Following a 1-2 hour recovery period, the mouse was head-fixed on the experimental rig. Up to six Neuropixels probes coated in CM-DiI were independently lowered through the holes in the plastic window and into visual cortex at a rate of 200 μm/min using a piezo-driven microstage (New Scale Technologies, Victor, NY). When the probes reached their final depths of 2,500–3,500 μm, each probe extended through visual cortex into hippocampus and thalamus. Only data obtained from V1 was included in this study. In total, data from 37 mice were used for the drifting gratings analysis (one experiment per mouse) and 7 mice for the natural movie and flash analysis.

Data acquisition system

Recordings were performed in awake, head-fixed mice allowed to run freely on a rotating disk. During the recordings, the mice passively viewed a battery of visual stimuli, including local drifting gratings (for receptive field mapping), full-field flashes, drifting gratings, static gratings, natural images, and natural movies, with the same parameters as those from the Allen Brain Observatory (de Vries et al., 2018). All spike data were acquired with Neuropixels probes (Jun et al., 2017) with a 30-kHz sampling rate and recorded with the Open Ephys GUI (Siegle et al., 2017).

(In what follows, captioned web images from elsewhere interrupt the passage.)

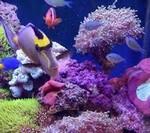 морской аквариум1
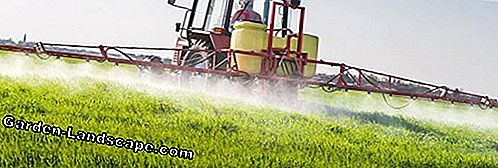 Pesticides - that's what the trade offers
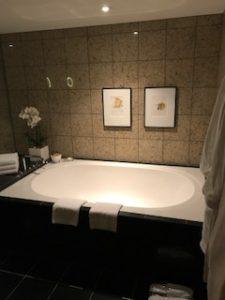 かなり大きい浴槽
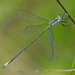 Swamp Spreadwing - Photo (c) Denis Doucet, some rights reserved (CC BY-NC)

A 300-Hz analog high-pass filter was present in the Neuropixels probe, and a digital 300-Hz high-pass filter (3rd-order Butterworth) was applied offline prior to spike sorting.

Data preprocessing

Spike times and waveforms were automatically extracted from the raw data using Kilosort2 (github.com/mouseland/kilosort2). Kilosort2 is a spike-sorting algorithm developed for electrophysiological data recorded by hundreds of channels simultaneously. It implements an integrated template matching framework for detecting and clustering spikes, rather than clustering based on spike features, which is commonly used by other spike-sorting techniques. After filtering out units with “noise” waveforms using a random forest classifier trained on manually annotated data, all remaining units were packaged into Neurodata Without Borders format (Teeters et al., 2015) for further analysis.

Neuronal Classification

Regular spiking (RS) neurons and fast spiking (FS) neurons were determined by the duration of the spike (time between trough and peak of the waveform). The duration of the spikes showed a bimodal distribution (Hartigan dip test, p=0.004), with a dip at 0.4 ms. We classified a neuron as RS if its duration was > 0.4 ms, and otherwise FS (Fig. S3). In total we had 328 L6 RS neurons, 72 L6 FS neurons, 419 L5 RS neurons, 80 L5 FS neurons, 294 L4 RS neurons, 49 L4 FS neurons, 251 L23 RS neurons, 49 L23 FS neurons, and 81 L1 neurons.